Denis Labryga nie boi się głośno wyrażać swoich sportowych ambicji. Jego celem jest UFC. Jak na to patrzy jego medialny oponent, „Taazy”?
Kamil Mataczyński i głogowski freak fighter od dawna mają ze sobą nie po drodze. O genezie ich konflikt Labryga opowiedział niedawno w rozmowie z Kacprem Mi dla FANSPORTU TV.
– Przetarłbym mu nosa za zachowanie w klubie. Chciał raz, że kręcić, dwa, że robił to nagłaśniając mega w klubie, na cały klub to trąbił. Zawodnikom się to nie spodobało, mi się to nie spodobało i tym bardziej trenerom. Nieładnie się zachował i za to dostał, kolokwialnie mówiąc, na gacie, no i został wyproszony z klubu. Bez żadnych rękoczynów.

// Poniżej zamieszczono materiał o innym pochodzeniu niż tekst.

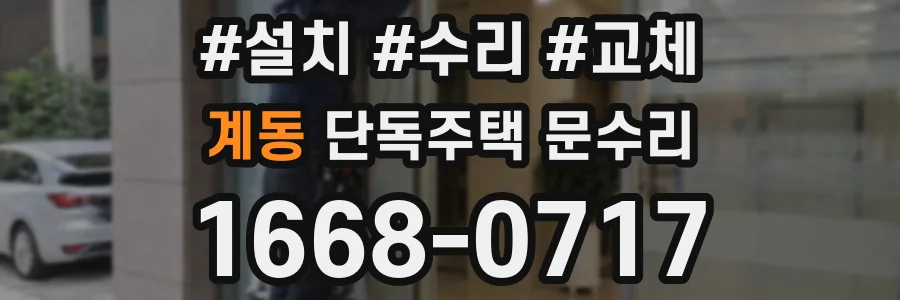 계동 단독주택 문수리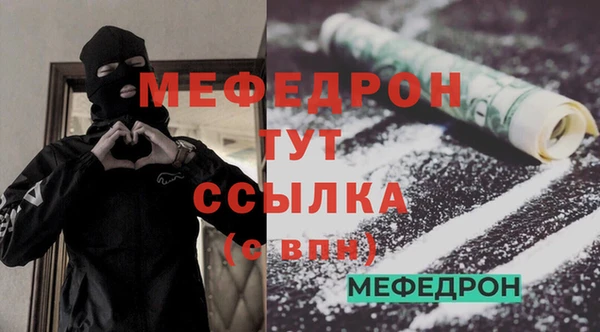 Альфа ПВП Заводоуковск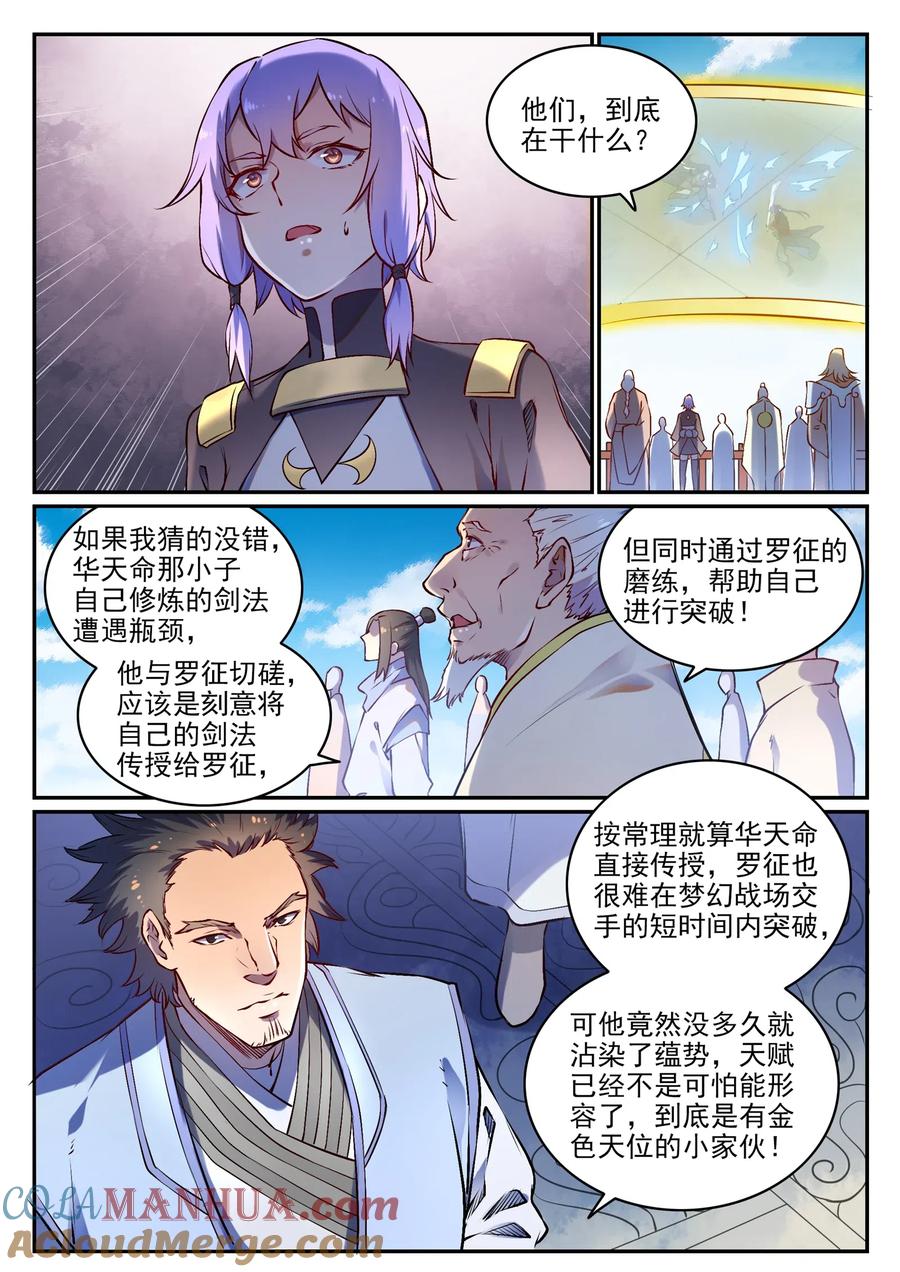 百炼成神 第671回 双锋砥砺 第5页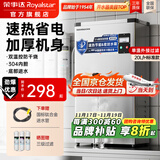 荣事达（Royalstar）开水器商用开水机全自动进水不锈钢烧水器学校工厂饭店工地饮水机大容量热水机商用热水器 标准款丨20L/H丨2kw（220V）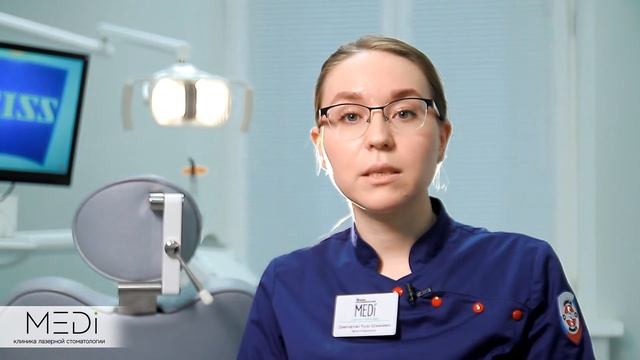 Лечение зубов под микроскопом в Кирове. В чем плюсы лечения. смотреть онлайн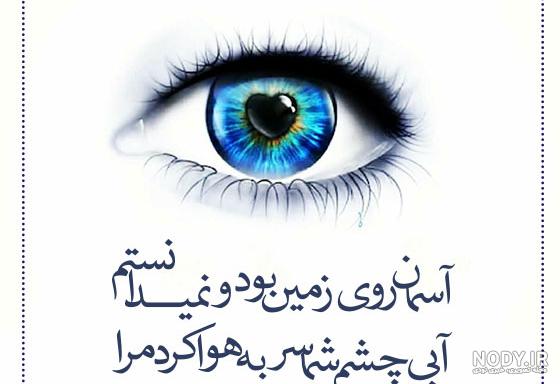 عکس نوشته چشم حسودامون کور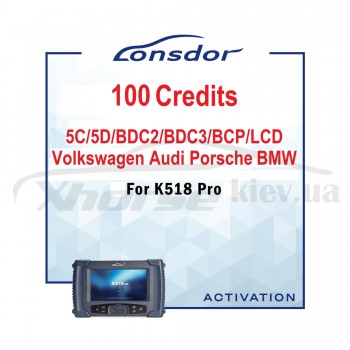 100 кредитів для роботи з ключами 5C/5D та BDC2/BDC3/BCP/LCD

Labryga w UFC? Taazy komentuje
Denis Labryga głośno wyraża swoje sportowe ambicje. W przeciągu kilku lat chciałby się dostać do UFC, choć nie zaliczył jeszcze sportowego debiutu w MMA. Ten jednak mógłby nastąpić niebawem. Ostatnio sam Głogowianin zasugerował, że w grudniu zadebiutuje w jednej z mniejszych organizacji, a na ten temat wypowiedział się też Artur Gwóźdź, matchmaker Babilon MMA, gdzie miałby zawalczyć Denis.
„Taazy” we wcześniej części rozmowy z Michałem Tuszyńskim napomknął o największej organizacji MMA na świecie. Redaktor wykorzystał to do pytania, czy ten będzie kibicował swojemu medialnemu oponentowi, który chce dostać się do UFC? Mataczyński zareagował początkowo śmiechem.
– Nie słyszałem tego jeszcze… Coś widziałem, jeden nagłówek „Labryga w UFC”, ani nie słyszałem wypowiedzi, ani o co chodzi? – dodał Kamil, któremu redaktor FANSPORTU TV nakreślił z grubsza, o czym mowa. – Nie jest łatwo o zawodników kategorii ciężkiej… nie tacy się dostają moim zdaniem. Aczkolwiek najpierw niech się wykaże w KSW, albo innej federacji sportowej, a dopiero potem myśli o UFC. A nie myśli o freak fightach i ludziach 30 kilo lżejszych, jak ja.
„Taazy” zaznaczył przy tym, że jeśli Labryga faktycznie chce odejść ze świata feak fightów, to powinien to zrobić jak najprędzej. Przy okazji powinien pominąć wyzywanie do pojedynku między innymi jego osoby.
– Do każdego we freakach fisiuje, do każdego sapie, szuka walki. A jak chce do UFC, to niech se walczy z zawodowcami. Niech wy…dala z freaków. I tak nikt z freaków nie chce się z nim bić, bo waży 130 kilo. Niech se idzie do zawodowego sportu, jak mu się nie podoba.